私が指導する一般ダイエッターがたどり着いた方法をご紹介しましょう。彼女はまず、超大食い。しかも好物はかつ丼、唐揚げ、酢豚、フライドポテト、たっぷりチーズがのったピザ、パフェなど脂質の塊ばかり。
「魚を食べなさい」と指導したところ「作りました!」と届いた写真は総菜屋でも始めるのか? というほど大量のあじの南蛮漬け。
玉ねぎ、パプリカ、にんじん、きのこなどたっぷりの野菜を使い、砂糖は『ラカント』に置き換え0カロリー甘味料です! と本人は満足気。細かく指摘をすると嫌になってしまうので、まずはコンビニで数値をみるところからスタートしてもらいました。
青魚はただ焼いただけでも脂質が高い、それを揚げたらとんでもないことになってしまう。数値を見る習慣がついた頃、彼女も自然と揚げ物を選ばなくなりました。
■真夜中に爆食してもどんどん痩せていった
それでも彼女が譲れないことは2つありました。1つはお腹いっぱい食べること。もう1つは仕事を終えた22時すぎの帰宅後、就寝直前の真夜中に夕食を食べること。
到底ダイエットしているとは思えない生活ですが、痩せました。しかも、体重の変化よりも、見た目の変化が大きく、腹筋がうっすらみえ、周囲の人から「痩せたね!」と声をかけられるようになったそうです。そう、ダイエットでは体重に意識を囚われがちですが、重要なのは見た目です。体重は減っても見た目が変わらなければ、数字を自己申告し続けないといけないですから。

彼女が好物で常備していたものに、冷凍ナポリタン(脂質16.7g)や、冷凍チャーハン(脂質34.2g)がありましたが、それを止めました。代わりに食べ始めたのが玄米に雑穀やスーパー大麦バーリーマックスを入れて炊いた米2合、十割蕎麦(乾麺1袋200g)など。

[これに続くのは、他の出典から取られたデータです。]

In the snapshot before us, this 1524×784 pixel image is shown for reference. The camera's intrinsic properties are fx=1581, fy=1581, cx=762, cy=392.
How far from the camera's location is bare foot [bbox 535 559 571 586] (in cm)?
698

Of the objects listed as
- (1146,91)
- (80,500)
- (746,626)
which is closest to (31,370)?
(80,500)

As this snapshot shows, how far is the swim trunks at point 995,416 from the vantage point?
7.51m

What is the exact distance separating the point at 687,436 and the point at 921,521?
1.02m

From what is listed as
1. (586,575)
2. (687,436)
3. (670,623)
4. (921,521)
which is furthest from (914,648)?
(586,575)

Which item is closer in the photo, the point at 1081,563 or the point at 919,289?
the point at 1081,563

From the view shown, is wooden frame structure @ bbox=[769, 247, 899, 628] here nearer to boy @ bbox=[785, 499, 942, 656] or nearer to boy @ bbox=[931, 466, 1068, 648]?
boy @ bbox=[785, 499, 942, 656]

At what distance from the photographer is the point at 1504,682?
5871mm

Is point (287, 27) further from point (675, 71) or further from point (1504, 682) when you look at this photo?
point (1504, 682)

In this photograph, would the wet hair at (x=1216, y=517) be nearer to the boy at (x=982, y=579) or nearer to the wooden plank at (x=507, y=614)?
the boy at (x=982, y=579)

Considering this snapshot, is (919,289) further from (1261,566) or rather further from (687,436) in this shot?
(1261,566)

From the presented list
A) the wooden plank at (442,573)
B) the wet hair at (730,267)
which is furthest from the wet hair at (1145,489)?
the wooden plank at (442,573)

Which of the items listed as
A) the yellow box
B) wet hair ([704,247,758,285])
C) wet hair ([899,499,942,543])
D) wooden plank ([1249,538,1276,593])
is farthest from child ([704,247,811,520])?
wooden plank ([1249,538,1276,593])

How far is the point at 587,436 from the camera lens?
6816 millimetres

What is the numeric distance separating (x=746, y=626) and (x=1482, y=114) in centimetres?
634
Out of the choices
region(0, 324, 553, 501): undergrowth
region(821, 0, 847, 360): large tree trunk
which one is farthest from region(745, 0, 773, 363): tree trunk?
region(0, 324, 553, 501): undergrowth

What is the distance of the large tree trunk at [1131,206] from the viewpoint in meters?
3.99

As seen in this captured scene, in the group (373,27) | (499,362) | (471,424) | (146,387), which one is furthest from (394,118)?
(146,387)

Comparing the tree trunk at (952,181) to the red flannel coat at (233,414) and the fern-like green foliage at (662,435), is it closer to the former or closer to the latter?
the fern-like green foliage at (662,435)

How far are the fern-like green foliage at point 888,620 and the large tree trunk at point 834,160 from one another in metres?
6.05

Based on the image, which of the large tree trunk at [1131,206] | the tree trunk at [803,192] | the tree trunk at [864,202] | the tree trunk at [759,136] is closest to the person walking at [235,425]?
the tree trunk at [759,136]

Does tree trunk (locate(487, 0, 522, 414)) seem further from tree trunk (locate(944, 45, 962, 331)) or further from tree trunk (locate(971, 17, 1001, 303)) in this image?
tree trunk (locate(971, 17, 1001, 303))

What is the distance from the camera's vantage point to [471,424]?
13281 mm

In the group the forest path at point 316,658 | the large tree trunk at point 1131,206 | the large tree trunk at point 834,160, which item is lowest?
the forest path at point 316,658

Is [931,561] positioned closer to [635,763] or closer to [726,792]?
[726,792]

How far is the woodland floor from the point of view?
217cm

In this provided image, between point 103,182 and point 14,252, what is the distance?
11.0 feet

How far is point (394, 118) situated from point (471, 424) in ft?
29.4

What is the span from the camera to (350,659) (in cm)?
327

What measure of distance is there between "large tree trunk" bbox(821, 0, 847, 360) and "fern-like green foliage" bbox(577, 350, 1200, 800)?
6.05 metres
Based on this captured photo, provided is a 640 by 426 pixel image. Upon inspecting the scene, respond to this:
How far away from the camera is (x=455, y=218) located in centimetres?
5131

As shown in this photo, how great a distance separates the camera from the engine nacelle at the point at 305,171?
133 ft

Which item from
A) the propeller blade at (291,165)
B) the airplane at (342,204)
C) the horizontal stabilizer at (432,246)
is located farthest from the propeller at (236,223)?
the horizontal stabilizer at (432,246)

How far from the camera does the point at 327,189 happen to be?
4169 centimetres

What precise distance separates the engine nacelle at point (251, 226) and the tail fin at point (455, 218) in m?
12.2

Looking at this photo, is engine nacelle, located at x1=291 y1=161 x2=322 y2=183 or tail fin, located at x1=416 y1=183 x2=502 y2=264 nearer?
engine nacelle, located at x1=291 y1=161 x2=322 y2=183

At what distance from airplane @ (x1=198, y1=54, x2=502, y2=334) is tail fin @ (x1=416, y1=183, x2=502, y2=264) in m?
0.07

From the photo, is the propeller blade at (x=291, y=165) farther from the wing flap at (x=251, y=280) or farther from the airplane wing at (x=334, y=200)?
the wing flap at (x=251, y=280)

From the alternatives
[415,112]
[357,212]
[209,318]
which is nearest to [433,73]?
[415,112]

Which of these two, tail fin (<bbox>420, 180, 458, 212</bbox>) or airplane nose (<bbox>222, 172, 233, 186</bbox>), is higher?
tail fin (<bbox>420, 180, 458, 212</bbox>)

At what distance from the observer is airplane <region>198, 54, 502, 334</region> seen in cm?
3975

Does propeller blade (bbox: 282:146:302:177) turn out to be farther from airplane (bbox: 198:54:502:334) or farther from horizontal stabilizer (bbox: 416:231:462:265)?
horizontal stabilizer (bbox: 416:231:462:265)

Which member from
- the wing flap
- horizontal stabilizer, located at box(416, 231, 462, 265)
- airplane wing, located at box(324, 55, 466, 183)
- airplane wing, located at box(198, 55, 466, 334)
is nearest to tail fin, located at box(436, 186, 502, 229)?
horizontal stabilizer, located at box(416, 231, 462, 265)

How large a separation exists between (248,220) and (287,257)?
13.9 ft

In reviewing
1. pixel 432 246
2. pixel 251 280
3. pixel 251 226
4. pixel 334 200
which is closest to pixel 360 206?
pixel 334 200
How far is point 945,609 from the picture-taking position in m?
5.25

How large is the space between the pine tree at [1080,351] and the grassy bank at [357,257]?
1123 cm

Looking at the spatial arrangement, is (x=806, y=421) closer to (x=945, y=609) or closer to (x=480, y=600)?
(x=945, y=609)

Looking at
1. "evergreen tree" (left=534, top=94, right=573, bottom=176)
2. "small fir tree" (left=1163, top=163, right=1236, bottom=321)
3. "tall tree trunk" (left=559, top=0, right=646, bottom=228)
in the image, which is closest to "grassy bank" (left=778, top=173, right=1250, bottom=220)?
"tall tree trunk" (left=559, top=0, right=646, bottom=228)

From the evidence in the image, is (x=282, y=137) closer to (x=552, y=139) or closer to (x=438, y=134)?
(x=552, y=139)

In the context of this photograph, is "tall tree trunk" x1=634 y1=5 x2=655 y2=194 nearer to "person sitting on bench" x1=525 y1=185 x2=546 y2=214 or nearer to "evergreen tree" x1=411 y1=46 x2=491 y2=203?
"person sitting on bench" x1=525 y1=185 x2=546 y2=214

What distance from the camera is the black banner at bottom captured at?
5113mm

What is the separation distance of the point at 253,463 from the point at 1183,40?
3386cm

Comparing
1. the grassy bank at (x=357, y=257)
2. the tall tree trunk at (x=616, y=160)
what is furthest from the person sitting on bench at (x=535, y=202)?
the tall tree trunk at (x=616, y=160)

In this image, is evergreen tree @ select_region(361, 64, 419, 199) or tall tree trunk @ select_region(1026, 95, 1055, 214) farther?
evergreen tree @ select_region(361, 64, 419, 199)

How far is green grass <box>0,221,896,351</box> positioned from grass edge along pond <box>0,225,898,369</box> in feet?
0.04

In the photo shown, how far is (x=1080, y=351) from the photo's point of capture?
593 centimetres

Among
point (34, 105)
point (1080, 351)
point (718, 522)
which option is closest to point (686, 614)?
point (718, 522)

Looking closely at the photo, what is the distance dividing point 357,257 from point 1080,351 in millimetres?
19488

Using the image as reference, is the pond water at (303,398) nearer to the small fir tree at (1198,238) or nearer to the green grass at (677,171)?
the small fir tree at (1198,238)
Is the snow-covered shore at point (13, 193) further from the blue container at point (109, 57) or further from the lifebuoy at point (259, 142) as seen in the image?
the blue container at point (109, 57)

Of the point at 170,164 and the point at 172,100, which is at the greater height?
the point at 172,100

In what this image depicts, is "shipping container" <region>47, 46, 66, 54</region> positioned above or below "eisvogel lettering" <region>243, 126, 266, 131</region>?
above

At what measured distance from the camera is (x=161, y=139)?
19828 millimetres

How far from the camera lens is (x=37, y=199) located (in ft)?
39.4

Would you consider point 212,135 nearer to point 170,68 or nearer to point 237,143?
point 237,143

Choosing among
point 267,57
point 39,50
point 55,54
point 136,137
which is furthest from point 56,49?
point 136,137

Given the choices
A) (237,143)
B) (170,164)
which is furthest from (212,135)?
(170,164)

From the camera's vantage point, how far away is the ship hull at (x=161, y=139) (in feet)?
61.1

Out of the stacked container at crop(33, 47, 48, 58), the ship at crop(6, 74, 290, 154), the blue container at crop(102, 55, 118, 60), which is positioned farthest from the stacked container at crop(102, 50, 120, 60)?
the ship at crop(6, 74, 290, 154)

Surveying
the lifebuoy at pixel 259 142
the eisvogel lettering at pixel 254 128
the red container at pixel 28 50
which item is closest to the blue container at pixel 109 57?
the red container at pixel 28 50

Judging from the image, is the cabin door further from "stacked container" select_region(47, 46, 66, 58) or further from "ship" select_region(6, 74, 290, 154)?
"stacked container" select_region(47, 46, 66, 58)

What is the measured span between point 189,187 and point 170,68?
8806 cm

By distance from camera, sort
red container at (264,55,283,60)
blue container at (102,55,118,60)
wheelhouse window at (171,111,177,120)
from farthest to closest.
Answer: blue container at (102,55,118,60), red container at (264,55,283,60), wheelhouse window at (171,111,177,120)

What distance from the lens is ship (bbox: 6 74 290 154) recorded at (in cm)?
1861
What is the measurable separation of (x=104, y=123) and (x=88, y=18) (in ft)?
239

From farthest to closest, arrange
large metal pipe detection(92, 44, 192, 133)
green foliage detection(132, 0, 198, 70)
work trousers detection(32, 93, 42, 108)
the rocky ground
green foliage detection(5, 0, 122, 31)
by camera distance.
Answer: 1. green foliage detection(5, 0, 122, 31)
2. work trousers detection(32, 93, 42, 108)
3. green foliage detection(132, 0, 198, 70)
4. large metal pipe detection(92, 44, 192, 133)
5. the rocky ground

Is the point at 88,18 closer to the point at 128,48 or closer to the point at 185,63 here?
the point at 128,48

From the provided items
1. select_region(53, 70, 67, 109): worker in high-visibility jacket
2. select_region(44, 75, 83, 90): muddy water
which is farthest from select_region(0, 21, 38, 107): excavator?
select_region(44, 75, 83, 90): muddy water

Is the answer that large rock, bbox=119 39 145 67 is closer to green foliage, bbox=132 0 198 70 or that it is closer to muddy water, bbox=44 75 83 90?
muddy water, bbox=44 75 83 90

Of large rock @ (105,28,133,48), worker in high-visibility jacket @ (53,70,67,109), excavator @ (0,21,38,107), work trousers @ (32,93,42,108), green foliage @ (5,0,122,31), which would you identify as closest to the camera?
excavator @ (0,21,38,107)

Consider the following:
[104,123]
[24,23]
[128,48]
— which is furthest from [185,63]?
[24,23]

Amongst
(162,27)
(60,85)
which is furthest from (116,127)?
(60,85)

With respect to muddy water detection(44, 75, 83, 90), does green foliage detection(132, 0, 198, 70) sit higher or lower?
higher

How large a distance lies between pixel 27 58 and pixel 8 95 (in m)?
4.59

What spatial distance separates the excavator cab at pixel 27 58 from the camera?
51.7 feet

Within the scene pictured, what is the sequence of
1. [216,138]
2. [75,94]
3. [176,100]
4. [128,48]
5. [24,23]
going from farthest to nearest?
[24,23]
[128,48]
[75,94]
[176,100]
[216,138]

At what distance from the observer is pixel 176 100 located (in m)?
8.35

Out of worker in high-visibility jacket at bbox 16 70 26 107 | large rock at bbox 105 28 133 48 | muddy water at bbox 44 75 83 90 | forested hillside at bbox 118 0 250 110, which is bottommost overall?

真夜中の就寝前に信じられない量を食べていますが(私よりはるかに食べている)、とりあえず脂質は低い。そんな彼女の結論が「会社で配られたクッキーを食べたら翌朝腹筋が消えました。カロリーではなく、脂質で見た目は変わるし、体重も太ります」とのこと。脂質を気にしてみる生活をぜひお試しいただきたい。
■たんぱく質は「太りにくい栄養素」
人間が活動する時に必要なエネルギー源になるのは3大栄養素、たんぱく質・糖質・脂質の3つだけ。一番多く使われるのは、体を動かす時。それ以外に、頭を使うときも、生きるために必要な内臓を動かすことにも、細胞一つ一つが生きるためにもエネルギーが必要です。
このエネルギーが使いきれずに余ると、体脂肪として蓄積されます。つまり、たんぱく質であれ、脂質であれ、炭水化物であれ、どれが過剰になっても、太ってしまうのです。ただし、この3つは、どれも等しく体脂肪になりやすいのではありません。

なりやすいものと、なりにくいものがある。それをきちんと押さえてコントロールすれば、たくさん食べても太りにくいのです。
3つの栄養素は、食事として食べた時、それぞれ熱を発生しながら、すなわちエネルギーを使いながら吸収されます。これを「食事誘発性熱産生」といいます。食事をした後、体が温まるのは、このためです。「食事誘発性熱産生」によって使われるエネルギーは、栄養素によってその割合が違います。
脂質は食べたカロリーの4%、炭水化物は6%、たんぱく質はなんと30%も食べたカロリーが失われます。なぜたんぱく質は、こんなにエネルギーが使われるのか⁉ それはほかの動物の肉という異質なものを、自分の体に取り込んで肉に変える(消化・吸収・代謝)には大きなエネルギーを要するからです。
■人類は「食べすぎ」に適応できていない
一方、食事誘発性熱産生で一番エネルギーを使わないのが脂質です。
脂質は食べて吸収したら、肝臓で代謝されるのではなくリンパ管に入り、脂肪細胞に届けられて体脂肪として蓄積されますし、体脂肪と同じ成分である脂質は変換する手間がさほどありません。
飢餓(きが)との戦いだった太古の時代、脂質によって命が繋ぎ止められたであろう事に想いを馳(は)せ、脂質そのものとその代謝システムへの感謝の気持ちが芽生える一方、エネルギー、特に脂質が余っている現代においては太るメカニズムになっています。太古にできた体で現代を生きる我々は、脂質を抑えて良い脂質を選ぶしか道はありません。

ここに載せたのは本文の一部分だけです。